The answer must be the full data, restated word for word, with no pictures in it.

[Stored data]
--------------------------------

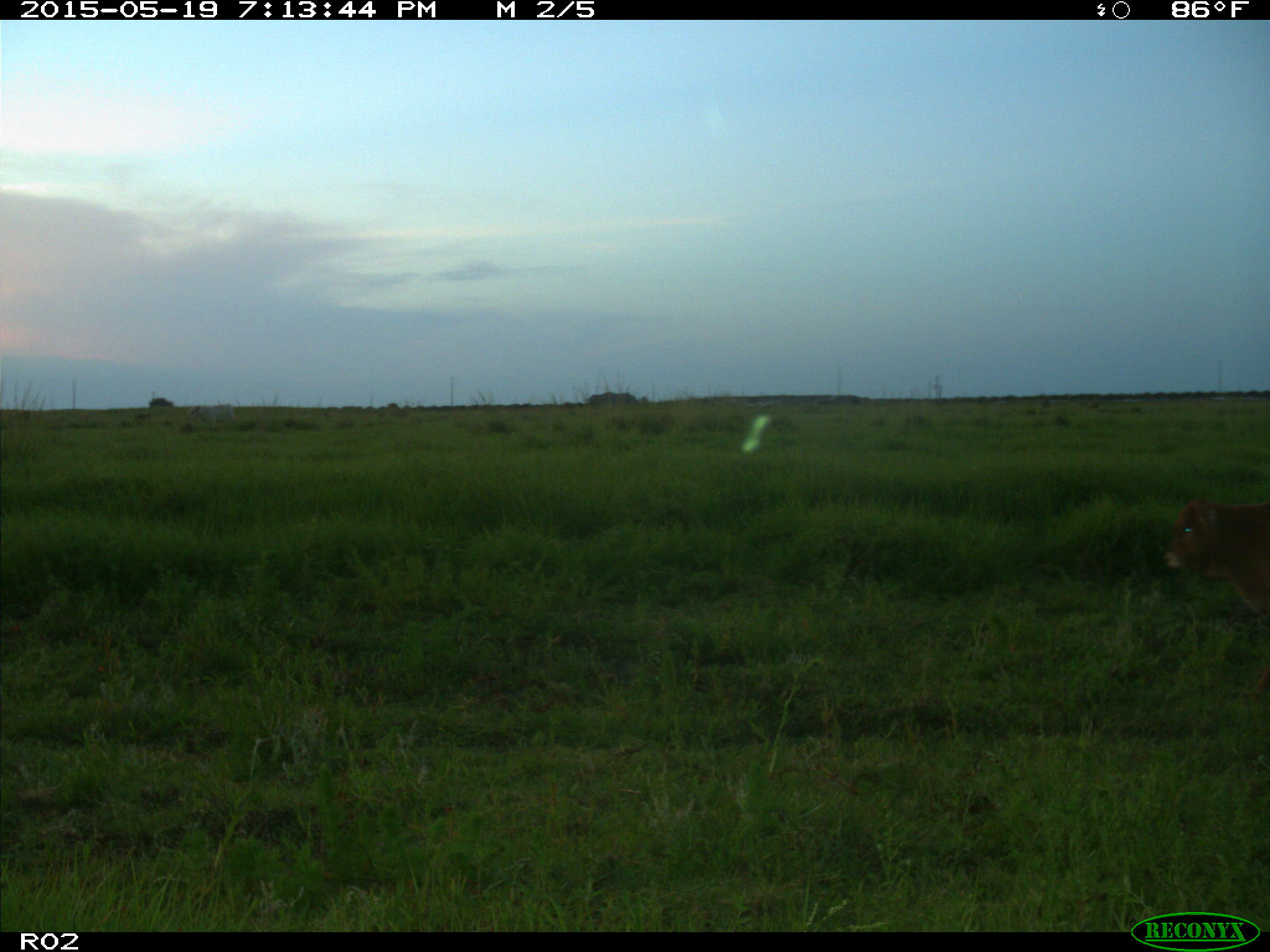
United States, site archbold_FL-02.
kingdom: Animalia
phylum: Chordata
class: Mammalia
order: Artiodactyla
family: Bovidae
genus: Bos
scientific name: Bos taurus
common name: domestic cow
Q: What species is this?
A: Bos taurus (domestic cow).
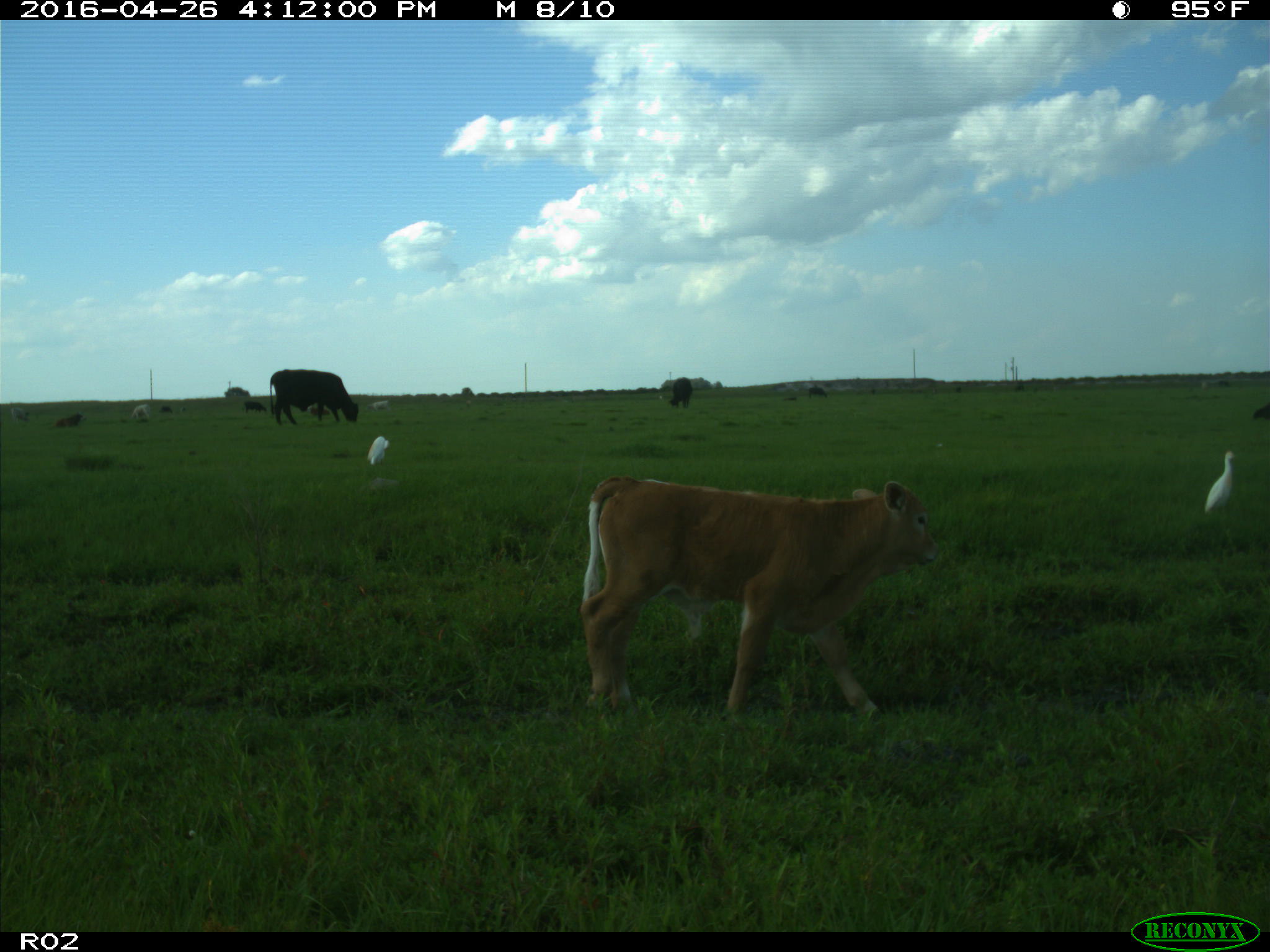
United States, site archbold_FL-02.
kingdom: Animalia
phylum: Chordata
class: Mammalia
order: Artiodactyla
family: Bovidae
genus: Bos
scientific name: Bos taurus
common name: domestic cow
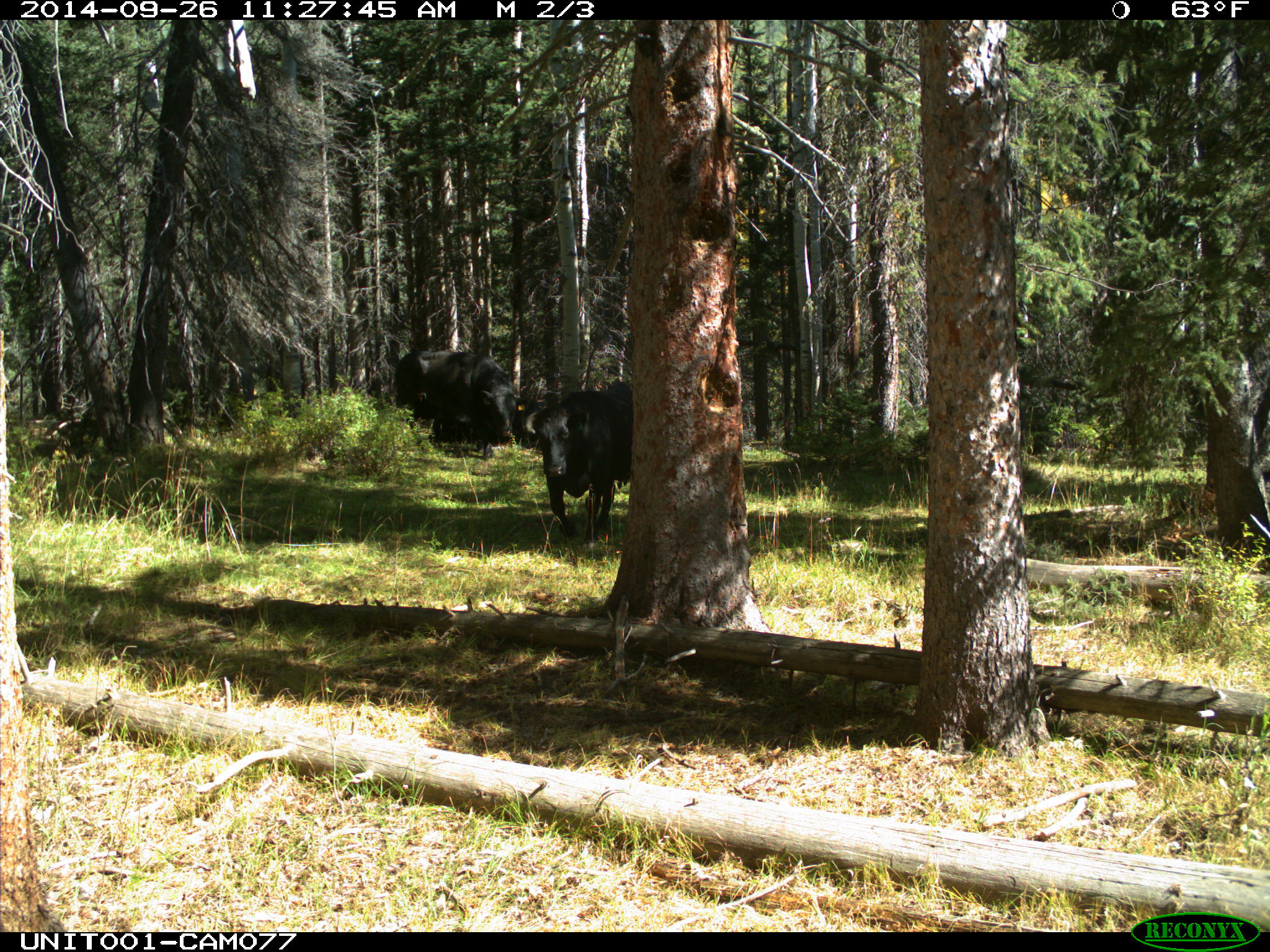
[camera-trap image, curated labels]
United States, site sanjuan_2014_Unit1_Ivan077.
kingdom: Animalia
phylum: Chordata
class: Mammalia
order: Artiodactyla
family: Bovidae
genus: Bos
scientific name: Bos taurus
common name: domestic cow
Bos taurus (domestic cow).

--------------------------------

**Reply**
United States, site archbold_FL-02.
kingdom: Animalia
phylum: Chordata
class: Mammalia
order: Artiodactyla
family: Bovidae
genus: Bos
scientific name: Bos taurus
common name: domestic cow
Q: What species is this?
A: Bos taurus (domestic cow).
United States, site archbold_FL-02.
kingdom: Animalia
phylum: Chordata
class: Mammalia
order: Artiodactyla
family: Bovidae
genus: Bos
scientific name: Bos taurus
common name: domestic cow
[camera-trap image, curated labels]
United States, site sanjuan_2014_Unit1_Ivan077.
kingdom: Animalia
phylum: Chordata
class: Mammalia
order: Artiodactyla
family: Bovidae
genus: Bos
scientific name: Bos taurus
common name: domestic cow
Bos taurus (domestic cow).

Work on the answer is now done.